Sunday, February 12, 2006

Pauline Authorship and Canonization

The authorship of the Pauline Corpus and its component epistles may be one of the greatest controversies in New Testament scholarship. There seem to be just as many scholars as there are opinions. I discovered this issue last year, while studying a passage in 1 Timothy. For scholars that doubt Pauline authorship, the pastoral epistles seem to be the first books to receive the mark of doubt regarding the authorship of Paul. Despite recognition of the criticisms surrounding the Pauline Corpus, Polhill recognizes that the value of the epistles may lie in their Pauline nature rather than Pauline authorship. Regardless of actual authorship, one must concede that Paul’s original letters had a definite influence on subsequent epistles of "Pauline nature", if they were not written by Paul himself. I believe that the best argument for the canonization of the entire Pauline corpus lies in the text itself.
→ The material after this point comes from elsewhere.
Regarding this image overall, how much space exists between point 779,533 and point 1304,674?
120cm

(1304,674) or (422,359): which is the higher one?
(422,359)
As some would say, "The proof is in the pudding." One may examine the use of the epistles in the decades following its creation, but time has muddied the waters of subsequent uses of the epistles. Scholarship has not reached a consensus on the compilation of the Pauline corpus. Thus, I believe that the best way to examine the validity of an epistle is to compare its elements with that of well established epistles. I believe that once one examines the corpus as a whole, it is difficult to pick apart certain epistles as false or theologically unsound.